1095 would be much better for you.
Actually, all my Doziers have pretty obtuse edges.
It would probably be good to note the reference here because obtuse means different things, Dozier is much more acute than TOP's but more obtuse than the thinner Spyderco models like the Calypso Jr. for example.
The reason I say this, is because a year or so ago, I was experimenting with a bunch of D2 knives, and found they chipped and indented very easily once the edge bevel was thinned out too much.
Take a piece of wire which is similar in thickness to the carbides in D2 and imagine testing its strength, what do you think happens? The strength will just be the carbide/matrix bond which is very low compared to the internal matrix cohesion. This is why high carbide steels do so poorly when the edge is loaded. Landes measured this directly, it isn't a theory that D2 has poor edge strength at low angles.
M2 does much better than D2 because the carbide volume is much lower and the carbides are MUCH smaller it is also 5-6 points hard. They are not in the same class edge stability wise. D2 is a low class three, pretty much the worst cutlery steel, and M2 is a high class II or low class I.
[D2]
Put a rough edge on it (meaning rough in terms of grit size, not quality), and you have a D2 knife that keeps an edge for a very long time cutting through rough hide and dirty rope.
Yes, now use D7 or A11 if you really want to see long term slicing aggression. Compare a 0.005"/10 degree Wilson in 10V at 64/65 HRC to a Dozier in D2 at 60/61 HRC at 0.015"/15 degrees. Actually if you want to see something interesting, compare a 0.005"/10 degree 420J2 blade slicing hemp rope versus that Dozier. Use Goddards scale testing method and see which one performs better. Or just go back on rec.knives and read what Mike Swaim did ten years ago.
I'm testing D2 against CPM D2 right now, and they're both tougher than me!
Yes, that is their strength, slicing with a coarse finish, now sharpen them to a really high polish, reduce the edge angle under 10 degrees and see how long they hold a high sharpness push cutting.
I'd like to use one of Alvin's knives. It would help if one knew how to reach this person to set that up though.
Go on rec.knives and ask him. This is one of his first knives :
The edge angle is 5 degrees, still think a 15+ Dozier is not obtuse? It is 200%+ greater in edge angle, in comparison the heaviest ground Busse I have seen is only 15% greater in angle than the most acute Dozier. Now if you want to start calling Busse edges obtuse compared to Dozier then obtuse is not even strong enough to compare Dozier to Johnston.
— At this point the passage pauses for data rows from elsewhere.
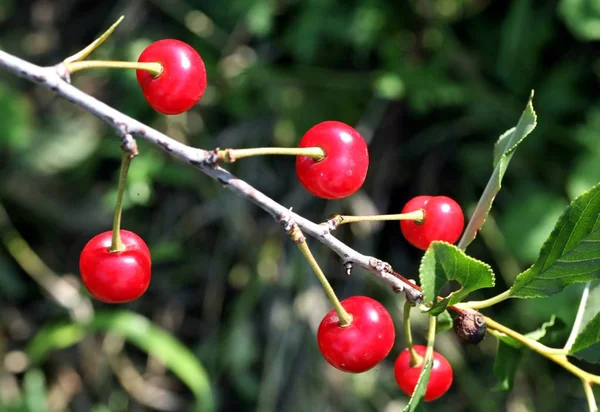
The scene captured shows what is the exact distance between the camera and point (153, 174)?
3287 mm

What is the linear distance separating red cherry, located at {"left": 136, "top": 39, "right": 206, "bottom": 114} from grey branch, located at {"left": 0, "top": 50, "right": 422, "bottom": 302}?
0.35 ft

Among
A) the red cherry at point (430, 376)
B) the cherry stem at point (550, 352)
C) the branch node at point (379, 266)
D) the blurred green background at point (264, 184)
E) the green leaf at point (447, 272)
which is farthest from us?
the blurred green background at point (264, 184)

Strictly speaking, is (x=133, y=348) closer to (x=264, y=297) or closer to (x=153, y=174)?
(x=264, y=297)

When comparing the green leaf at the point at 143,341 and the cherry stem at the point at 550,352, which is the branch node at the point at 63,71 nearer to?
the cherry stem at the point at 550,352

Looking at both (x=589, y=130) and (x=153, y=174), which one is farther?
(x=153, y=174)

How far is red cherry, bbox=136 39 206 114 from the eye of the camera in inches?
64.2

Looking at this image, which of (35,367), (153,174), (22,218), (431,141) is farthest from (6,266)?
(431,141)

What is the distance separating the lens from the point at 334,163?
5.29 feet

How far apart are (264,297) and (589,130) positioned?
1728 millimetres

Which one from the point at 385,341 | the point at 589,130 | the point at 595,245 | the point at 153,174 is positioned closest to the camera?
the point at 595,245

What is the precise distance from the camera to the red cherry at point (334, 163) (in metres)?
1.61

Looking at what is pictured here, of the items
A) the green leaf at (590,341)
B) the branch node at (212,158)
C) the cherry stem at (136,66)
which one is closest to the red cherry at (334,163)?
the branch node at (212,158)

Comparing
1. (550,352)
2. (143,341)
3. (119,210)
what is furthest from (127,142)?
(143,341)

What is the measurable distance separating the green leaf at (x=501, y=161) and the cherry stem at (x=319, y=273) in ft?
1.34
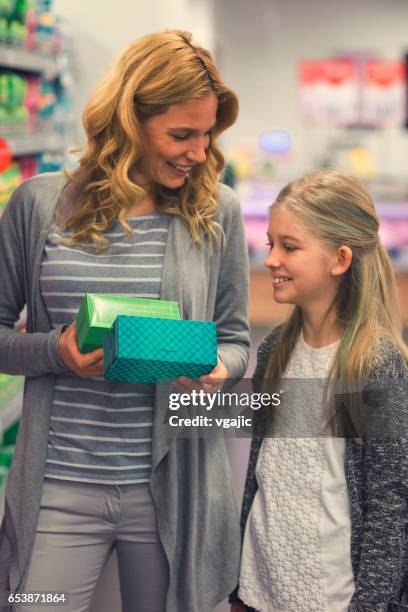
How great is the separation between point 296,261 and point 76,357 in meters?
0.45

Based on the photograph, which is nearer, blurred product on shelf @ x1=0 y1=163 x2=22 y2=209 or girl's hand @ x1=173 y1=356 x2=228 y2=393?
girl's hand @ x1=173 y1=356 x2=228 y2=393

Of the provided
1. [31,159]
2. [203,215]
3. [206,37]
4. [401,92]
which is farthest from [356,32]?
[203,215]

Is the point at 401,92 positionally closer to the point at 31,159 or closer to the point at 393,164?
the point at 393,164

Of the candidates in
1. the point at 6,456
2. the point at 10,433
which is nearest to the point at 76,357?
the point at 6,456

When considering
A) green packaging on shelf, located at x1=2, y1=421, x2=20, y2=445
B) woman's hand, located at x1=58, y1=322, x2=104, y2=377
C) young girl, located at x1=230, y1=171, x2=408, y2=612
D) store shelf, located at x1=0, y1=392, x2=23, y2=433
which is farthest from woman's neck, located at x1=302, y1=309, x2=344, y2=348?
green packaging on shelf, located at x1=2, y1=421, x2=20, y2=445

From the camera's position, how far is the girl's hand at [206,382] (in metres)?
1.65

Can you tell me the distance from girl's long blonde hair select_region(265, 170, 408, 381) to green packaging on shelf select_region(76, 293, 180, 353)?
1.07 ft

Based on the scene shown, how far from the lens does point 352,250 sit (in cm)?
179

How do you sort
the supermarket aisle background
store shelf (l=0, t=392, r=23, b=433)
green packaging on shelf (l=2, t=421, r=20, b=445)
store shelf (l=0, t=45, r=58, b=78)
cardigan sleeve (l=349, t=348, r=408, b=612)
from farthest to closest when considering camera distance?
green packaging on shelf (l=2, t=421, r=20, b=445)
store shelf (l=0, t=45, r=58, b=78)
store shelf (l=0, t=392, r=23, b=433)
the supermarket aisle background
cardigan sleeve (l=349, t=348, r=408, b=612)

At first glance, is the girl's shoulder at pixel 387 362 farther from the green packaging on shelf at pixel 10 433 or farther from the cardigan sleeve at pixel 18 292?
the green packaging on shelf at pixel 10 433

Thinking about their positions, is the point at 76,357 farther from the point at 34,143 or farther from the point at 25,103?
the point at 25,103

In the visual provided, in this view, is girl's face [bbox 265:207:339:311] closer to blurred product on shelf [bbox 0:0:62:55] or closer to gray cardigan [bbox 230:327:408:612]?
gray cardigan [bbox 230:327:408:612]

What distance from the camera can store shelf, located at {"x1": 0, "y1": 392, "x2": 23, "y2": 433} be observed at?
10.6 feet

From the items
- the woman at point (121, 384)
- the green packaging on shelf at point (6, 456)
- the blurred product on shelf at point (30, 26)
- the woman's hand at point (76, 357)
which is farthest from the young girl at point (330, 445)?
the blurred product on shelf at point (30, 26)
But Alvin makes his knife to cut which is why they are so thin and acute, they are not meant to pry or chop, and no impact splitting. Ok those ones anyway, he is currently making some blades in L6 which are intended for that kind of utility work where a much tougher and stronger steel is needed. But that does not mean the 1095/O1/M2 blades are just paper cutters, you can cut wire, metal flashing, sods, read the reviews to note what they can do and what it takes to break them, I took a small piece out of the primary grind on the 63 HRC O1 blade rocking it through a hard spruce limb.